Thursday, February 26, 2009

Book Review: Water for Elephants


I have a thing about fog. While grey skies in Michigan take me into a hole that is difficult to deal with, fog intrigues me. Maybe it is its ethereal nature, as if by poking my finger into it the greyness disappears like air in a balloon. Maybe it is the calmness that it invokes.

Southwest Florida had a rare dose of extended fog early this month...it crawled in off the Gulf late one afternoon while I was driving home from the north and thought maybe a gigantic fire was raging in a palmetto forest but I could not smell smoke. It was like an opaque cocoon that both comforted and unnerved me and it didn't roll back out to sea for five more days.

About that time I finished reading Sara Gruen's WATER FOR ELEPHANTS, released in 2006,
which I would recommend to anyone. It is a delightfully romantic story set in the last depression
(to separate it from our current one!) told from the memory of 93 year old Jacob Jankowski whose parents are killed when he is finishing Veterinary School in New York. Though he had planned to join his father's thriving veterinary practice, Jacob learned not only that his parents had mortgaged everything they owned to send him to school but that even his father's practice was dissembled to pay their debts.

Penniless and unable to concentrate on his final exams Jacob runs off to seek solace and winds up on the train of a disfunctional circus at a time when any job at all, no matter how horrific, was worth keeping.

For seven years Jacob found his love of all creatures, his high moral standards and his passion for Marlena at life-threatening odds with his superiors whose personality issues ranged from
wanton narcissism to murderous greed.

Jacob is now a spunky old man whose mind is stronger than his body and who rails against the inane rules of the nursing home he calls home. He rarely recognizes his infrequent family visitors but remembers in finite detail his days in the circus. Sara Gruen deftly carries the story from Jacob's current frustrations back to his luscious recollections of what once was. His longing for his beloved Marlena, a beautiful equestrian and star of the show whom he eventually marries but who passes before him, sugar coats his memories that are not always so pleasant.

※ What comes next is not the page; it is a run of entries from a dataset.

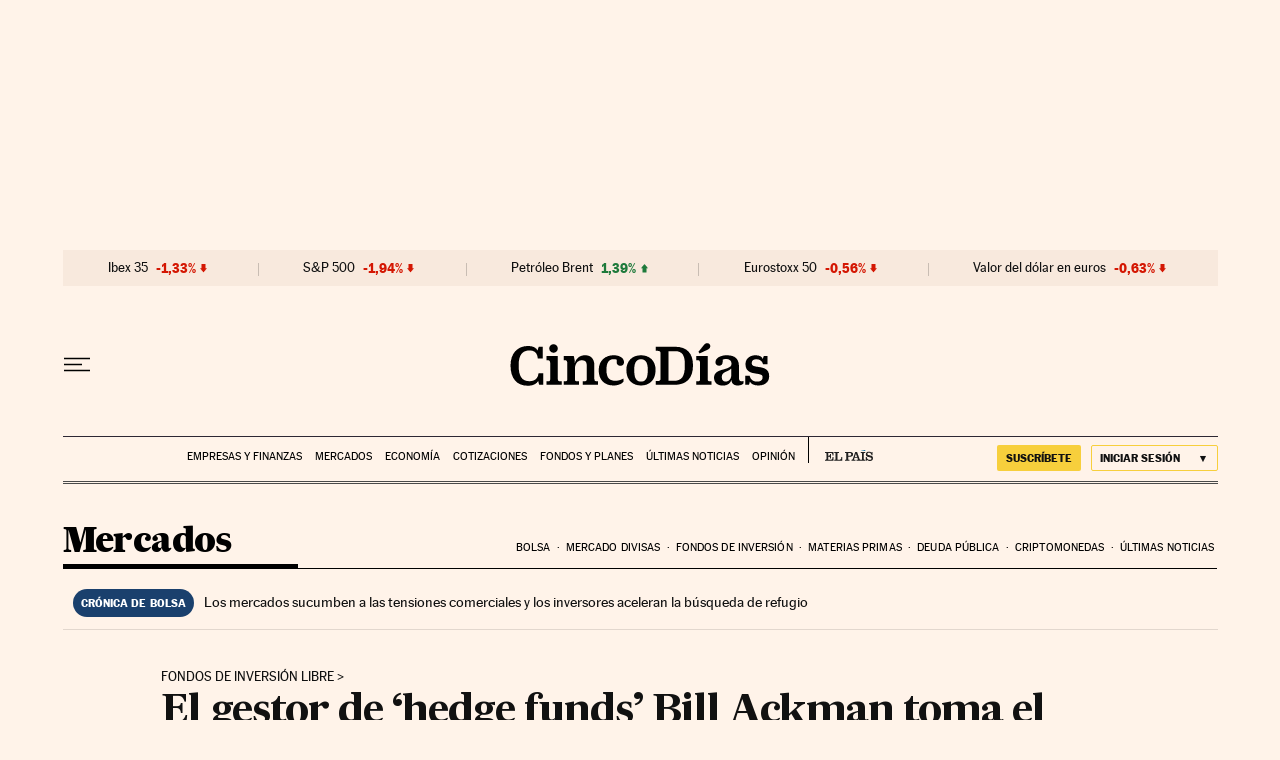

--- FILE ---
content_type: application/javascript; charset=utf-8
request_url: https://fundingchoicesmessages.google.com/f/AGSKWxVPIvd03_VsS9p-wYf8C_Qj4uco0U0TCZv1JkF-OsRPgPVSS-lQRdg4p2737OGHp9OZHVN1l_pJLu_C9z3ukL67vP7NX8vxsMF-Y-3NhQkWOv2yhdyzmsbCWrnLVjHM-AStsto=?fccs=W251bGwsbnVsbCxudWxsLG51bGwsbnVsbCxudWxsLFsxNzY4OTM3OTEzLDQ1MjAwMDAwMF0sbnVsbCxudWxsLG51bGwsW251bGwsWzcsNl0sbnVsbCxudWxsLG51bGwsbnVsbCxudWxsLG51bGwsbnVsbCxudWxsLG51bGwsMV0sImh0dHBzOi8vY2luY29kaWFzLmVscGFpcy5jb20vbWVyY2Fkb3MtZmluYW5jaWVyb3MvMjAyNC0wMS0yNC9lbC1nZXN0b3ItZGUtaGVkZ2UtZnVuZHMtYmlsbC1hY2ttYW4tdG9tYS1lbC00OS1kZWwtZ2VzdG9yLWRlLWxhLWJvbHNhLWRlLXRlbC1hdml2Lmh0bWwiLG51bGwsW1s4LCI5b0VCUi01bXFxbyJdLFs5LCJlbi1VUyJdLFsxNiwiWzEsMSwxXSJdLFsxOSwiMiJdLFsxNywiWzBdIl0sWzI0LCIiXSxbMjksImZhbHNlIl1dXQ
body_size: 103
content:
if (typeof __googlefc.fcKernelManager.run === 'function') {"use strict";this.default_ContributorServingResponseClientJs=this.default_ContributorServingResponseClientJs||{};(function(_){var window=this;
try{
var qp=function(a){this.A=_.t(a)};_.u(qp,_.J);var rp=function(a){this.A=_.t(a)};_.u(rp,_.J);rp.prototype.getWhitelistStatus=function(){return _.F(this,2)};var sp=function(a){this.A=_.t(a)};_.u(sp,_.J);var tp=_.ed(sp),up=function(a,b,c){this.B=a;this.j=_.A(b,qp,1);this.l=_.A(b,_.Pk,3);this.F=_.A(b,rp,4);a=this.B.location.hostname;this.D=_.Fg(this.j,2)&&_.O(this.j,2)!==""?_.O(this.j,2):a;a=new _.Qg(_.Qk(this.l));this.C=new _.dh(_.q.document,this.D,a);this.console=null;this.o=new _.mp(this.B,c,a)};
up.prototype.run=function(){if(_.O(this.j,3)){var a=this.C,b=_.O(this.j,3),c=_.fh(a),d=new _.Wg;b=_.hg(d,1,b);c=_.C(c,1,b);_.jh(a,c)}else _.gh(this.C,"FCNEC");_.op(this.o,_.A(this.l,_.De,1),this.l.getDefaultConsentRevocationText(),this.l.getDefaultConsentRevocationCloseText(),this.l.getDefaultConsentRevocationAttestationText(),this.D);_.pp(this.o,_.F(this.F,1),this.F.getWhitelistStatus());var e;a=(e=this.B.googlefc)==null?void 0:e.__executeManualDeployment;a!==void 0&&typeof a==="function"&&_.To(this.o.G,
"manualDeploymentApi")};var vp=function(){};vp.prototype.run=function(a,b,c){var d;return _.v(function(e){d=tp(b);(new up(a,d,c)).run();return e.return({})})};_.Tk(7,new vp);
}catch(e){_._DumpException(e)}
}).call(this,this.default_ContributorServingResponseClientJs);
// Google Inc.

//# sourceURL=/_/mss/boq-content-ads-contributor/_/js/k=boq-content-ads-contributor.ContributorServingResponseClientJs.en_US.9oEBR-5mqqo.es5.O/d=1/exm=ad_blocking_detection_executable,kernel_loader,loader_js_executable/ed=1/rs=AJlcJMwtVrnwsvCgvFVyuqXAo8GMo9641A/m=cookie_refresh_executable
__googlefc.fcKernelManager.run('\x5b\x5b\x5b7,\x22\x5b\x5bnull,\\\x22elpais.com\\\x22,\\\x22AKsRol9WiIc33XFgrD7xZPHq1ss5dVUNdZwT2ggAkuLhB3mRQLQmjEcA8rrHHg22Bq7CIVvkGf_qwTEciuQ0nCWeTSuQu6uPHgB3CMEp6ov04bffHU-A6IYXY64snPqBCD10sX0-oNXmVFQd6-VJ8Nw1oUa2TKT8iQ\\\\u003d\\\\u003d\\\x22\x5d,null,\x5b\x5bnull,null,null,\\\x22https:\/\/fundingchoicesmessages.google.com\/f\/AGSKWxWiBlw-h9f1fXk3u4zwOzFmjZ-2BmcKiy3F-hhwPjAreajqxus_cCXg8OCHrm08g3L1cJLgwiMJSKmKDAYir0FBIjG0LZ2_HYbyXdQ5oYcpoP_s6ocevv2Jk9MvGEGhvz6DDA4\\\\u003d\\\x22\x5d,null,null,\x5bnull,null,null,\\\x22https:\/\/fundingchoicesmessages.google.com\/el\/AGSKWxWFoIdqnSj6wcB6uxqC1gd7yQU43HGChbvFIKqFzKdCF2gk-CSMjGxEm-ICKAOSCHdlSJ633IQzQESUn_J2Oh1CbxbEf1Mvcqh7YBNRg-GXExp3PTJqgVQXLs636PG4TbL6-Uw\\\\u003d\\\x22\x5d,null,\x5bnull,\x5b7,6\x5d,null,null,null,null,null,null,null,null,null,1\x5d\x5d,\x5b3,1\x5d\x5d\x22\x5d\x5d,\x5bnull,null,null,\x22https:\/\/fundingchoicesmessages.google.com\/f\/AGSKWxXDRkgrBe6A_1M67PdBJtGbWgCHj2UD2m7rVqMq2r_jnpLG_R2zqFa6W9V0aYT-L1ZfxcdjxmJ576DF_JunSW4VjZIZ1n3ViaYhAu2W7RQgidG9mSuzOm7P-VEnH2P_wUdkRz8\\u003d\x22\x5d\x5d');}

--- FILE ---
content_type: application/javascript; charset=utf-8
request_url: https://fundingchoicesmessages.google.com/f/AGSKWxXsVj0T0qgPW4CTCvo-rtBiH0AL5kKjkxJUfhA1foXXMw3sfl0rJVSgi2QIVMeJHQ98Wwws1dLYYD8QCEaDBq_MqjpAlONCawH9S-mBB8ojNcwiClZyKgnDBQoTVyfvZgLT27p5H_NO1nCA3sL7Q2kkTvgFYJITrDCMbCuq9I3mH5knqfVA5enqDpnj/_/ad2gather./defaultad?/floatingad.-ad-server/=adcode&
body_size: -1290
content:
window['8f416421-2deb-41b0-a46e-eb60f104cbf8'] = true;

The third dominant character is Rosie, an elephant purchased for her promise to redeem the circus's failing revenues and who placidly endures her terrible abuse until her own sense compassion is uncontrollably violated.

What endeared me to this story was Sara's wonderful understanding of people and what motivates them to make bad choices. She juxtaposes horrendous cruelty against unbounded compassion but the last page left me with confidence that goodness is master and that all creatures, animal and human, deserve and benefit from it. Her research into a world of human and animal oddities that is foreign to most of us is thorough and her sense of humor softens the sharp edges of an often wicked world.

The circus world is a microcosm from our past but its 'rubes' and its stars teach lessons in WATER FOR ELEPHANTS that are universal and current with a pace that grabbed me within the first few pages and held me captive until the end.

Getting back to the fog...by the fifth day it began to unnerve me. The sun would peek out midday and then recede to let the greyness return. Maybe it was just to remind me of what I 'd escaped for two months of winter. Or, maybe it was to reassure me that fog is like a good read or the healing time spent writing--a lacuna that both embraces and tries to understand the sharp edges of the present.